* Extrahierter Text:
╭──
So kam es dann nach seinem Weggang, dass eine (fähige) Anwenderin (in-house) sich bei mir meldet, dass sie mit einem Programm (zur Pflege und Auswertung mehrerer Tabellen mehrerer Datenbanken für sehr spezielle Anwendungsfälle. ) ein Problem hat, weil egal welche Parameter sie mitgibt und wie sie die Steuertabellen pflegt, nie das von ihr erwartete Ergebnis rauskommt. Obwohl Sie angibt, dass mit Tabelle 1, 2 und 3 auf Datenbanken X und Z alle Felder verarbeitet werden sollen, werden Tabellen 2, 5, 7 und 8 auf Datenbank Y mit Feldeinschränkung angefasst.

Ich lasse mir das merkwürdige Verhalten zeigen, probiere es selbst einmal und muss zugestehen: Hier ist etwas komisch. Da sich das Problem mit den direkt vorhandenen Hilfen und der Programmdokumentation nicht erklären lässt, mache ich mich also daran, den Quellcode nachzuvollziehen.

Über viele huntert Codezeilen stolpere ich über haufenweise Unsinn.
Da gibt es lange Strecken an Codezeilen die keinerlei Funktion haben. "Schiebe den Wert von Variable A nach Variable A, von B nach B, etc...".
Es folgen die wildesten Verbrechen gegen QM-Handbuch und Styleguides: wieso sprechende Variablen? var1, var2, var3 für unterschiedliche Zwecke in einer komplexen Berechnung geht doch auch. Der Benutzer sieht den Code eh nie, und der Programmierer, der das Ding verbrochen hat weiss ja schliesslich, für was die Unterroutine "dbop_0000173" zuständig ist. Ebenso die dbop_0000172. Und dbop_0000171. Und die anderen 170...
Dazu gesellen sich dann mehrere unnütze, langsame Stringverkettungen um Dinge zu montieren, die bereits an anderer Stelle schon längst im Speicher liegen. Einmal Dinge von der Datenbank laden reicht doch. Man muss es nicht doppelt und dreifach machen, nur um dann wieder und wieder Teilergebnisse zu verketten. Kein Grund dass das Programm nicht funktioniert, aber umständlich, langsam und schwierig in der Wartung. Insgesamt einfach kein schöner Stil.
╰──
* Aufgabenliste:
a) Schreiben Sie aus dem extrahierten Text den Abschnitt ab, der mit den Worten "Da gibt es lange" beginnt und mit "die anderen 170..." endet.
b) Welche Variablennamen führt der extrahierte Text als Beispiel für fehlende sprechende Variablen an?

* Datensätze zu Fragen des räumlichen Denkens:
╭──
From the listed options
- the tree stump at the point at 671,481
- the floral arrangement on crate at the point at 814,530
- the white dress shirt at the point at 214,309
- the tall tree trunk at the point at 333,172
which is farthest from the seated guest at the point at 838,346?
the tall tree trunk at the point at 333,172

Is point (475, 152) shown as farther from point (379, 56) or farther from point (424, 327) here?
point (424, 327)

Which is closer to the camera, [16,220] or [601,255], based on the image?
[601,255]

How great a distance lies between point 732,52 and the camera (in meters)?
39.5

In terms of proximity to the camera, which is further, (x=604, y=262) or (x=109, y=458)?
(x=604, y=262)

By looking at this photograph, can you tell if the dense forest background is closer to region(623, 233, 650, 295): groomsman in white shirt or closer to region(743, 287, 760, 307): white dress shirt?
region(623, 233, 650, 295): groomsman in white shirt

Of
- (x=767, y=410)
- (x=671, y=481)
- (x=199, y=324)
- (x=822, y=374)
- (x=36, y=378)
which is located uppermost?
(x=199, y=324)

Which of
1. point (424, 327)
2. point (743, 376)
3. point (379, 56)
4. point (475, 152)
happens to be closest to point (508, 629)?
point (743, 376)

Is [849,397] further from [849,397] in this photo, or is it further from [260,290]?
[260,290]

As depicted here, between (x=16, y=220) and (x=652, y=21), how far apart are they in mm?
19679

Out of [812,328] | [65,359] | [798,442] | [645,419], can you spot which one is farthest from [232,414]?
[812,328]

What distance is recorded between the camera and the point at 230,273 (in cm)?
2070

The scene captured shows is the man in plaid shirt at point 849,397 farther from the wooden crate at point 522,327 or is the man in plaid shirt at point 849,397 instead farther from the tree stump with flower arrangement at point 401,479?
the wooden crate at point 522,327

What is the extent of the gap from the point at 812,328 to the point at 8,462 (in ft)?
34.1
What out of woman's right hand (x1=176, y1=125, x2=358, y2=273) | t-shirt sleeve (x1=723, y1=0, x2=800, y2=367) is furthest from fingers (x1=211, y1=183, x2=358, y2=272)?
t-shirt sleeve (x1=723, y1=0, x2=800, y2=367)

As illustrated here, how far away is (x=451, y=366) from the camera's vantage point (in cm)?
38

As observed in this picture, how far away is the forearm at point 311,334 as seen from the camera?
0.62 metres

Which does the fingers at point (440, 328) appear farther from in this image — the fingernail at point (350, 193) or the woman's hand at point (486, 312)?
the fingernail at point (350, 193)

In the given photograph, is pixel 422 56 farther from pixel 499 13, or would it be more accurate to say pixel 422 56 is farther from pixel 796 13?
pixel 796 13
╰──
╭──
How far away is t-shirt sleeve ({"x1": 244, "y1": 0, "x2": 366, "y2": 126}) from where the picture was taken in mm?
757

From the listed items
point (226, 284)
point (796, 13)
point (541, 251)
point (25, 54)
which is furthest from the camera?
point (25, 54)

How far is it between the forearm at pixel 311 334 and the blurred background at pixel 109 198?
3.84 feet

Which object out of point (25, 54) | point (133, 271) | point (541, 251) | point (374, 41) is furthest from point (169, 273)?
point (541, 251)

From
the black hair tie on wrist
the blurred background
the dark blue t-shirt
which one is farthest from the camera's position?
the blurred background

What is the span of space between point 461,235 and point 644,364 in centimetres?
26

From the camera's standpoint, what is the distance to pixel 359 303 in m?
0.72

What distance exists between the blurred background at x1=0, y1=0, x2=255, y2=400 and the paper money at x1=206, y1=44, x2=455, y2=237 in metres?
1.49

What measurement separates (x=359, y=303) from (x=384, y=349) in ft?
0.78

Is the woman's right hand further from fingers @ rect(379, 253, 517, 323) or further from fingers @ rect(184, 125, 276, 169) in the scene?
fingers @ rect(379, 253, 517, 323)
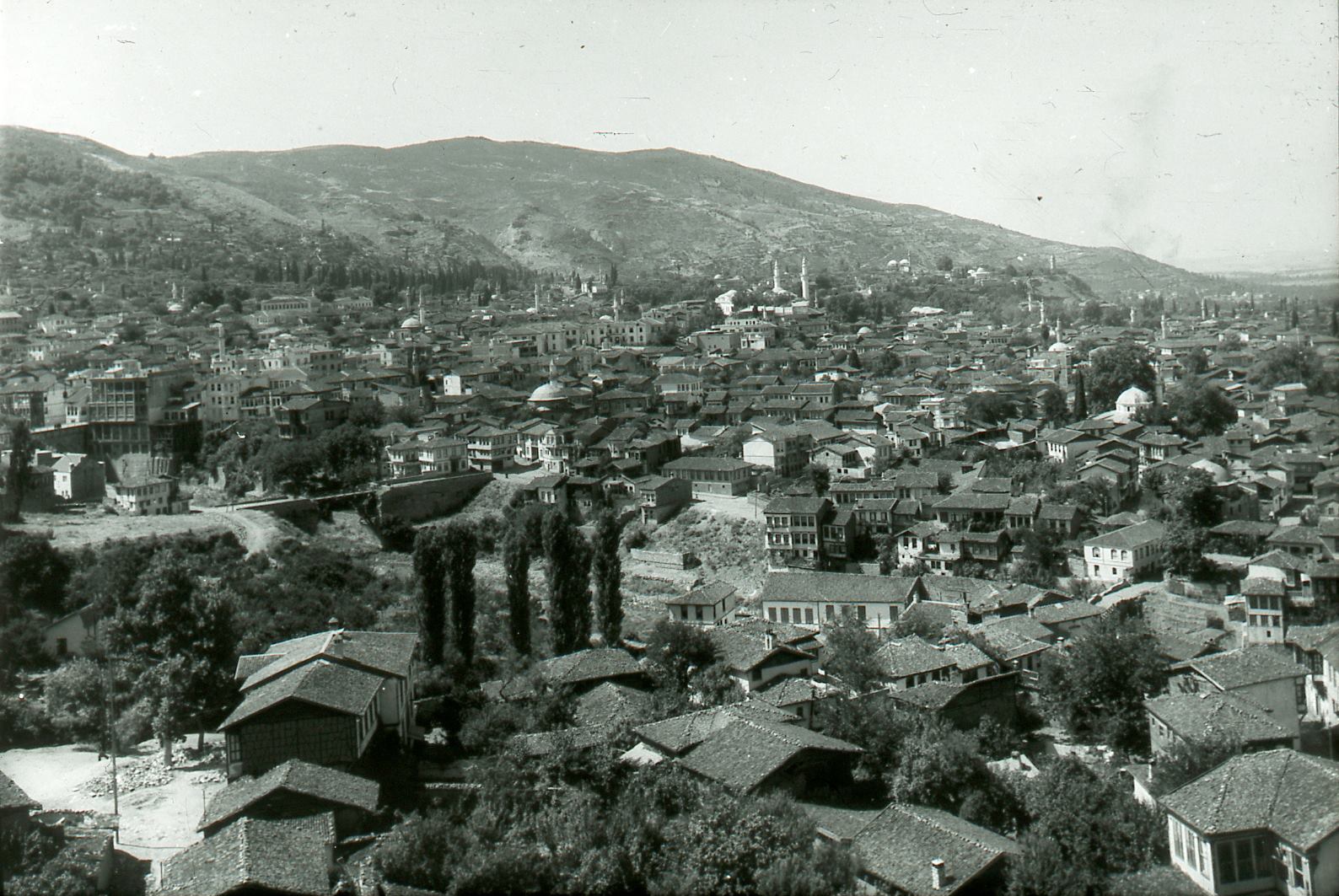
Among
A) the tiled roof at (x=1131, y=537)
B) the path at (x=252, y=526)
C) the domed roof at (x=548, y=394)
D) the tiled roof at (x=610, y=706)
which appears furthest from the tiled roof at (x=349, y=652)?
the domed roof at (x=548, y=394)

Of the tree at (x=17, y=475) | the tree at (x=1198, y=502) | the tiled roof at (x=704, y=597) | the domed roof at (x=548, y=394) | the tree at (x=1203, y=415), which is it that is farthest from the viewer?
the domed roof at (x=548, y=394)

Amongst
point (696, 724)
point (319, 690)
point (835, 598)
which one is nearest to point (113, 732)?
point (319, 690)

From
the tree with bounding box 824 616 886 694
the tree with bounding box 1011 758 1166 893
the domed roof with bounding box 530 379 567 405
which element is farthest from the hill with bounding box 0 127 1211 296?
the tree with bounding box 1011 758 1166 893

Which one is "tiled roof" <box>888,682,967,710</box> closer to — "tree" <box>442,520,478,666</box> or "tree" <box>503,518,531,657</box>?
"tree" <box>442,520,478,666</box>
╰──
╭──
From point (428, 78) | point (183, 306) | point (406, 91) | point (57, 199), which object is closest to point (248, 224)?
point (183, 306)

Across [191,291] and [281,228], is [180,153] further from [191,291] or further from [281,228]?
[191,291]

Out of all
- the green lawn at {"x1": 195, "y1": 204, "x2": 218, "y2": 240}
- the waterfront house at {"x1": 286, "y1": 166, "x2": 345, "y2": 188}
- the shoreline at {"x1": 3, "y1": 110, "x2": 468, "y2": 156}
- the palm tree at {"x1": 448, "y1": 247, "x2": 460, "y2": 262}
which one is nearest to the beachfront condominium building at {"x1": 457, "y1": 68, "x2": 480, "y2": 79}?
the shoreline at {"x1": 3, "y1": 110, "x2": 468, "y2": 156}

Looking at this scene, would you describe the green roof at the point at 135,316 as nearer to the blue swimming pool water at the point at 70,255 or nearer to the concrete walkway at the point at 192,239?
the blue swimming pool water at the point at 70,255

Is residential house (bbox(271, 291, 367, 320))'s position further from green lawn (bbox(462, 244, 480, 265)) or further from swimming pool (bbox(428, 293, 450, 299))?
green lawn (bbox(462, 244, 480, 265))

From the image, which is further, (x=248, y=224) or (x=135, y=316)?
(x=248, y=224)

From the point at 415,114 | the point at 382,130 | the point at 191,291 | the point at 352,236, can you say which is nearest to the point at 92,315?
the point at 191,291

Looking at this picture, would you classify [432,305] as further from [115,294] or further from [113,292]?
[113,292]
╰──
* Lösungen der Aufgaben:
a)
Da gibt es lange Strecken an Codezeilen die keinerlei Funktion haben. "Schiebe den Wert von Variable A nach Variable A, von B nach B, etc...".
Es folgen die wildesten Verbrechen gegen QM-Handbuch und Styleguides: wieso sprechende Variablen? var1, var2, var3 für unterschiedliche Zwecke in einer komplexen Berechnung geht doch auch. Der Benutzer sieht den Code eh nie, und der Programmierer, der das Ding verbrochen hat weiss ja schliesslich, für was die Unterroutine "dbop_0000173" zuständig ist. Ebenso die dbop_0000172. Und dbop_0000171. Und die anderen 170...

b) var1, var2 und var3